AUP doesn’t care much at all about literal reversibility.
- Vika 29 Aug 2019 10:50 UTC
  LW: 24 AF: 11
  0
  AF Parent
  I think the discussion of reversibility and molecules is a distraction from the core of Stuart’s objection. I think he is saying that a value-agnostic impact measure cannot distinguish between the cases where the water in the bucket is or isn’t valuable (e.g. whether it has sentimental value to someone).
  If AUP is not value-agnostic, it is using human preference information to fill in the “what we want” part of your definition of impact, i.e. define the auxiliary utility functions. In this case I would expect you and Stuart to be in agreement.
  If AUP is value-agnostic, it is not using human preference information. Then I don’t see how the state representation/ontology invariance property helps to distinguish between the two cases. As discussed in this comment, state representation invariance holds over all representations that are consistent with the true human reward function. Thus, you can distinguish the two cases as long as you are using one of these reward-consistent representations. However, since a value-agnostic impact measure does not have access to the true reward function, you cannot guarantee that the state representation you are using to compute AUP is in the reward-consistent set. Then, you could fail to distinguish between the two cases, giving the same penalty for kicking a more or less valuable bucket.
  - Stuart_Armstrong 30 Aug 2019 19:18 UTC
    LW: 6 AF: 3
    0
    AF Parent
    That’s an excellent summary.
  - TurnTrout 29 Aug 2019 14:55 UTC
    LW: 4 AF: 2
    0
    AF Parent
    I agree that it’s not the core, and I think this is a very cogent summary. There’s a deeper disagreement about what we need done that I’ll lay out in detail in Reframing Impact.
- Stuart_Armstrong 27 Aug 2019 16:27 UTC
  LW: 5 AF: 3
  0
  AF Parent
  I’ve added an edit to the post, to show the problem: sometimes, the robot can’t kick the bucket, sometimes it must. And only human preferences distinguish these two cases. So, without knowing these preferences, how can it decide?
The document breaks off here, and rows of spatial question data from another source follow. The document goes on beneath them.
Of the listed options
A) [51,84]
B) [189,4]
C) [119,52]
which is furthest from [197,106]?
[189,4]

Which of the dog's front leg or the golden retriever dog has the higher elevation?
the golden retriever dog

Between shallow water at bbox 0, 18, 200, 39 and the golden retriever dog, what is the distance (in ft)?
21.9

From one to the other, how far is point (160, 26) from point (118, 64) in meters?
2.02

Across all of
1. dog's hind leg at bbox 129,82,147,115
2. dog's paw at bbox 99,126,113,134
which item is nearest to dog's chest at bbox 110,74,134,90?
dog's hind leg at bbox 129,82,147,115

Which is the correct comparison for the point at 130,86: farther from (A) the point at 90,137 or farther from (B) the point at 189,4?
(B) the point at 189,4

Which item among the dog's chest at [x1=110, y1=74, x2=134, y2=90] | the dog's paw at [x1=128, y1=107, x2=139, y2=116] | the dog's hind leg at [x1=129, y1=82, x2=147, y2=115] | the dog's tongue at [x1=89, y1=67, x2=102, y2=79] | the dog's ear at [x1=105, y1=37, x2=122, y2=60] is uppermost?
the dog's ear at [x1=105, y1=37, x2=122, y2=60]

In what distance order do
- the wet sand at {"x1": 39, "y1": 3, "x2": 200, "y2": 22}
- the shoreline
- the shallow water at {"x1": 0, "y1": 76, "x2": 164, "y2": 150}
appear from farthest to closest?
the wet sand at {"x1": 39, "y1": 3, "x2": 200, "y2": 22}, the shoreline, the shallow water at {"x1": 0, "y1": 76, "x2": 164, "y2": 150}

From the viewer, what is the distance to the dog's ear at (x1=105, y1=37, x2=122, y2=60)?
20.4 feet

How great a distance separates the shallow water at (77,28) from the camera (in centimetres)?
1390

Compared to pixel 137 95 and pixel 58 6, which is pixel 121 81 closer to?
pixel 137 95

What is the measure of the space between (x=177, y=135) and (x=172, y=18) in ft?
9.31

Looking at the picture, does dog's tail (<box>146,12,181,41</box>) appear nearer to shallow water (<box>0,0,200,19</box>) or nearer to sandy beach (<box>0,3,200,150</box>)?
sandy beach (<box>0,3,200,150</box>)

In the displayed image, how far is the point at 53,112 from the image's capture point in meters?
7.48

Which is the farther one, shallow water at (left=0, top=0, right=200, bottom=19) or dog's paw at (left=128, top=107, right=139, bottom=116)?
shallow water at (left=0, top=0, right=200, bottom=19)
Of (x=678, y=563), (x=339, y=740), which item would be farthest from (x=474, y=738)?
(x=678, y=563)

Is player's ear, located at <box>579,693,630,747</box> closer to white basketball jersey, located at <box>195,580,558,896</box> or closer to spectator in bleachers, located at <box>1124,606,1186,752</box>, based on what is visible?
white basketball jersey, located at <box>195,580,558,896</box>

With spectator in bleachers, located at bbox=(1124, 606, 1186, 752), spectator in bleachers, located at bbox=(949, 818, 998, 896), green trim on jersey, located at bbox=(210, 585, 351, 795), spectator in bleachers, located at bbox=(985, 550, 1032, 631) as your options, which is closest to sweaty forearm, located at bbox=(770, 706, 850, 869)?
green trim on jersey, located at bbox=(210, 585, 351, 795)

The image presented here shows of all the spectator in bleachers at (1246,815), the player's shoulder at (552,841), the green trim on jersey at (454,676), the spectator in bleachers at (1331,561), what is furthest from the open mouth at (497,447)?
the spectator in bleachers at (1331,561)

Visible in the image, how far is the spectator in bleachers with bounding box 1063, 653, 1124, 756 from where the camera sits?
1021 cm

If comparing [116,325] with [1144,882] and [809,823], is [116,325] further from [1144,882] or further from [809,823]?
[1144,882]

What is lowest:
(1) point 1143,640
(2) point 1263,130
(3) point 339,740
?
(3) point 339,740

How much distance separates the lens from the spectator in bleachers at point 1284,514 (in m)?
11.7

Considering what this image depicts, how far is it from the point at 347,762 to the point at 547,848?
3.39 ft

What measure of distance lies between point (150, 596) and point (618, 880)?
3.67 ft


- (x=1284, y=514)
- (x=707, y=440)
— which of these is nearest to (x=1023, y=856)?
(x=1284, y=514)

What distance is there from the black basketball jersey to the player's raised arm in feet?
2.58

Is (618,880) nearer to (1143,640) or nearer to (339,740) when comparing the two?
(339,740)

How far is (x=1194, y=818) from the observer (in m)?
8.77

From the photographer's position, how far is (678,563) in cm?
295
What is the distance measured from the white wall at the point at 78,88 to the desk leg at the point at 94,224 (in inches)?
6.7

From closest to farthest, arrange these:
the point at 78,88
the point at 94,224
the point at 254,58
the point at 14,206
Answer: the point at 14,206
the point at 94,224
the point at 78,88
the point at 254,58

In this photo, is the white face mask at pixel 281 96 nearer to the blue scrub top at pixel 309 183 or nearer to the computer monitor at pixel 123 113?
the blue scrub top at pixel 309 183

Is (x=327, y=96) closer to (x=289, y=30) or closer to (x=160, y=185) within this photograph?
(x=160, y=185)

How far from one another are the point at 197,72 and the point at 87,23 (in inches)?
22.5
- Stuart_Armstrong 27 Aug 2019 3:09 UTC
  LW: 4 AF: 3
  0
  AF Parent
  
  kicking the bucket into the pool perturbs most AUs. There’s no real “risk” to not kicking the bucket.
  
  In this specific setup, no. But sometimes kicking the bucket is fine; sometimes kicking the metaphorical equivalent of the bucket is necessary. If the AI is never willing to kick the bucket—ie never willing to take actions that might, for certain utility functions, cause huge and irreparable harm—then it’s not willing to take any action at all.